*TASK TO COMPLETE:* Output every line of the data exactly as it appears.

*ENTRIES PROVIDED:*
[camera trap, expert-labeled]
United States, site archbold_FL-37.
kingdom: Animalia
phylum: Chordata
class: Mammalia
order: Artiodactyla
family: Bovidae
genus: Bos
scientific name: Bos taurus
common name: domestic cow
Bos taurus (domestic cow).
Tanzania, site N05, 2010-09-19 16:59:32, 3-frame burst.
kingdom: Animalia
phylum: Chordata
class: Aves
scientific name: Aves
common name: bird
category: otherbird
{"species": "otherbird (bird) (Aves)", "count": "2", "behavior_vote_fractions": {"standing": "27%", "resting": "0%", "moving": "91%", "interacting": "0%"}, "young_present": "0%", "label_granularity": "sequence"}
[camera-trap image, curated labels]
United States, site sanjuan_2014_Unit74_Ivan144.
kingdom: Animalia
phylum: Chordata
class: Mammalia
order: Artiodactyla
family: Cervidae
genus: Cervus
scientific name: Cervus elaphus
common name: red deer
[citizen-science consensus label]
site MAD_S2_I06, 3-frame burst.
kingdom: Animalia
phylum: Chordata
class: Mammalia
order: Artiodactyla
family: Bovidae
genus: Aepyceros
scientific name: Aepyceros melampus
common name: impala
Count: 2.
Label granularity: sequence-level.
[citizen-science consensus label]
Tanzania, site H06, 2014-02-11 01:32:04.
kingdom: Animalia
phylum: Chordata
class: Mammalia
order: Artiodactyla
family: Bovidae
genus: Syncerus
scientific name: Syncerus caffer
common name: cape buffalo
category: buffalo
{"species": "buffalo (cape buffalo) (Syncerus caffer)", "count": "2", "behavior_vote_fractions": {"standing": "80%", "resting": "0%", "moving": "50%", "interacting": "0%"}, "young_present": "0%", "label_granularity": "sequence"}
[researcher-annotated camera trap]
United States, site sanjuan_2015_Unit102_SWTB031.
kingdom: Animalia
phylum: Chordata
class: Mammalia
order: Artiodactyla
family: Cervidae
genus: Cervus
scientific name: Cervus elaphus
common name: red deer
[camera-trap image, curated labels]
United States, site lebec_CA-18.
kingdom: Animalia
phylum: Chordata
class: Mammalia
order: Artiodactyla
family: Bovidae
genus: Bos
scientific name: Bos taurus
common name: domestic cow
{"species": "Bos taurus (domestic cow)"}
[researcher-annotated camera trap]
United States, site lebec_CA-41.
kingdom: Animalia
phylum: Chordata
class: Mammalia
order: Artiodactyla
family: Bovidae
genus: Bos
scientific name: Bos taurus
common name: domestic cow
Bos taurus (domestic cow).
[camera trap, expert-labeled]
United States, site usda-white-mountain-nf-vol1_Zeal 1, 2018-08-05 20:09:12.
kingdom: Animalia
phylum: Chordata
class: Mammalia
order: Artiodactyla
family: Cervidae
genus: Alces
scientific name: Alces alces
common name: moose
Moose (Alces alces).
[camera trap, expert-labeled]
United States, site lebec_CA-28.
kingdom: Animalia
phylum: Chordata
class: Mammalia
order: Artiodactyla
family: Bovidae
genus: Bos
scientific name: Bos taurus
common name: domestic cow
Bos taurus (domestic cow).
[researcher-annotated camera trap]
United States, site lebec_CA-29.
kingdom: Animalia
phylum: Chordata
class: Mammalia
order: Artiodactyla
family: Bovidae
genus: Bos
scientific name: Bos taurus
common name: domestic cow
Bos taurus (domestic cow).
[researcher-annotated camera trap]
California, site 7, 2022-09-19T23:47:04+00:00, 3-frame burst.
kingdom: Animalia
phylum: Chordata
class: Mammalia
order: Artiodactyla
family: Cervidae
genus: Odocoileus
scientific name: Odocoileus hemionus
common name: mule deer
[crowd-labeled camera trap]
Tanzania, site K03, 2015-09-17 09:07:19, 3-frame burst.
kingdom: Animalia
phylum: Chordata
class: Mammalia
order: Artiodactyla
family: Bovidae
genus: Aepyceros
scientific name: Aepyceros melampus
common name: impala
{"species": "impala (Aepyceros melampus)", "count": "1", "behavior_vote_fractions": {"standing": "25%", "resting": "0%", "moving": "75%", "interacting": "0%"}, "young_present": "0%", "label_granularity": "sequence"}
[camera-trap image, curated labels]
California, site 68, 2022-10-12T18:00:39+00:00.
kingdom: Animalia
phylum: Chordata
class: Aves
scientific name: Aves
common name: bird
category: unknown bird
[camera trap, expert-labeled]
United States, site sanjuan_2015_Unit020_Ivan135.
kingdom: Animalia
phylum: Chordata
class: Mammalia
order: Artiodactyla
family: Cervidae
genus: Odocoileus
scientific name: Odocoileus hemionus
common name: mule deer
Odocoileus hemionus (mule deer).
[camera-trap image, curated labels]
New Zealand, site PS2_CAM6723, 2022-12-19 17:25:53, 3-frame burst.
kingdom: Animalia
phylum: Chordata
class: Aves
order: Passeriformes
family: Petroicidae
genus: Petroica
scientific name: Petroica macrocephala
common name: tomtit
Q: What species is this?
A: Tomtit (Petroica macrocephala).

*THE ANSWER:*
[camera trap, expert-labeled]
United States, site archbold_FL-37.
kingdom: Animalia
phylum: Chordata
class: Mammalia
order: Artiodactyla
family: Bovidae
genus: Bos
scientific name: Bos taurus
common name: domestic cow
Bos taurus (domestic cow).
Tanzania, site N05, 2010-09-19 16:59:32, 3-frame burst.
kingdom: Animalia
phylum: Chordata
class: Aves
scientific name: Aves
common name: bird
category: otherbird
{"species": "otherbird (bird) (Aves)", "count": "2", "behavior_vote_fractions": {"standing": "27%", "resting": "0%", "moving": "91%", "interacting": "0%"}, "young_present": "0%", "label_granularity": "sequence"}
[camera-trap image, curated labels]
United States, site sanjuan_2014_Unit74_Ivan144.
kingdom: Animalia
phylum: Chordata
class: Mammalia
order: Artiodactyla
family: Cervidae
genus: Cervus
scientific name: Cervus elaphus
common name: red deer
[citizen-science consensus label]
site MAD_S2_I06, 3-frame burst.
kingdom: Animalia
phylum: Chordata
class: Mammalia
order: Artiodactyla
family: Bovidae
genus: Aepyceros
scientific name: Aepyceros melampus
common name: impala
Count: 2.
Label granularity: sequence-level.
[citizen-science consensus label]
Tanzania, site H06, 2014-02-11 01:32:04.
kingdom: Animalia
phylum: Chordata
class: Mammalia
order: Artiodactyla
family: Bovidae
genus: Syncerus
scientific name: Syncerus caffer
common name: cape buffalo
category: buffalo
{"species": "buffalo (cape buffalo) (Syncerus caffer)", "count": "2", "behavior_vote_fractions": {"standing": "80%", "resting": "0%", "moving": "50%", "interacting": "0%"}, "young_present": "0%", "label_granularity": "sequence"}
[researcher-annotated camera trap]
United States, site sanjuan_2015_Unit102_SWTB031.
kingdom: Animalia
phylum: Chordata
class: Mammalia
order: Artiodactyla
family: Cervidae
genus: Cervus
scientific name: Cervus elaphus
common name: red deer
[camera-trap image, curated labels]
United States, site lebec_CA-18.
kingdom: Animalia
phylum: Chordata
class: Mammalia
order: Artiodactyla
family: Bovidae
genus: Bos
scientific name: Bos taurus
common name: domestic cow
{"species": "Bos taurus (domestic cow)"}
[researcher-annotated camera trap]
United States, site lebec_CA-41.
kingdom: Animalia
phylum: Chordata
class: Mammalia
order: Artiodactyla
family: Bovidae
genus: Bos
scientific name: Bos taurus
common name: domestic cow
Bos taurus (domestic cow).
[camera trap, expert-labeled]
United States, site usda-white-mountain-nf-vol1_Zeal 1, 2018-08-05 20:09:12.
kingdom: Animalia
phylum: Chordata
class: Mammalia
order: Artiodactyla
family: Cervidae
genus: Alces
scientific name: Alces alces
common name: moose
Moose (Alces alces).
[camera trap, expert-labeled]
United States, site lebec_CA-28.
kingdom: Animalia
phylum: Chordata
class: Mammalia
order: Artiodactyla
family: Bovidae
genus: Bos
scientific name: Bos taurus
common name: domestic cow
Bos taurus (domestic cow).
[researcher-annotated camera trap]
United States, site lebec_CA-29.
kingdom: Animalia
phylum: Chordata
class: Mammalia
order: Artiodactyla
family: Bovidae
genus: Bos
scientific name: Bos taurus
common name: domestic cow
Bos taurus (domestic cow).
[researcher-annotated camera trap]
California, site 7, 2022-09-19T23:47:04+00:00, 3-frame burst.
kingdom: Animalia
phylum: Chordata
class: Mammalia
order: Artiodactyla
family: Cervidae
genus: Odocoileus
scientific name: Odocoileus hemionus
common name: mule deer
[crowd-labeled camera trap]
Tanzania, site K03, 2015-09-17 09:07:19, 3-frame burst.
kingdom: Animalia
phylum: Chordata
class: Mammalia
order: Artiodactyla
family: Bovidae
genus: Aepyceros
scientific name: Aepyceros melampus
common name: impala
{"species": "impala (Aepyceros melampus)", "count": "1", "behavior_vote_fractions": {"standing": "25%", "resting": "0%", "moving": "75%", "interacting": "0%"}, "young_present": "0%", "label_granularity": "sequence"}
[camera-trap image, curated labels]
California, site 68, 2022-10-12T18:00:39+00:00.
kingdom: Animalia
phylum: Chordata
class: Aves
scientific name: Aves
common name: bird
category: unknown bird
[camera trap, expert-labeled]
United States, site sanjuan_2015_Unit020_Ivan135.
kingdom: Animalia
phylum: Chordata
class: Mammalia
order: Artiodactyla
family: Cervidae
genus: Odocoileus
scientific name: Odocoileus hemionus
common name: mule deer
Odocoileus hemionus (mule deer).
[camera-trap image, curated labels]
New Zealand, site PS2_CAM6723, 2022-12-19 17:25:53, 3-frame burst.
kingdom: Animalia
phylum: Chordata
class: Aves
order: Passeriformes
family: Petroicidae
genus: Petroica
scientific name: Petroica macrocephala
common name: tomtit
Q: What species is this?
A: Tomtit (Petroica macrocephala).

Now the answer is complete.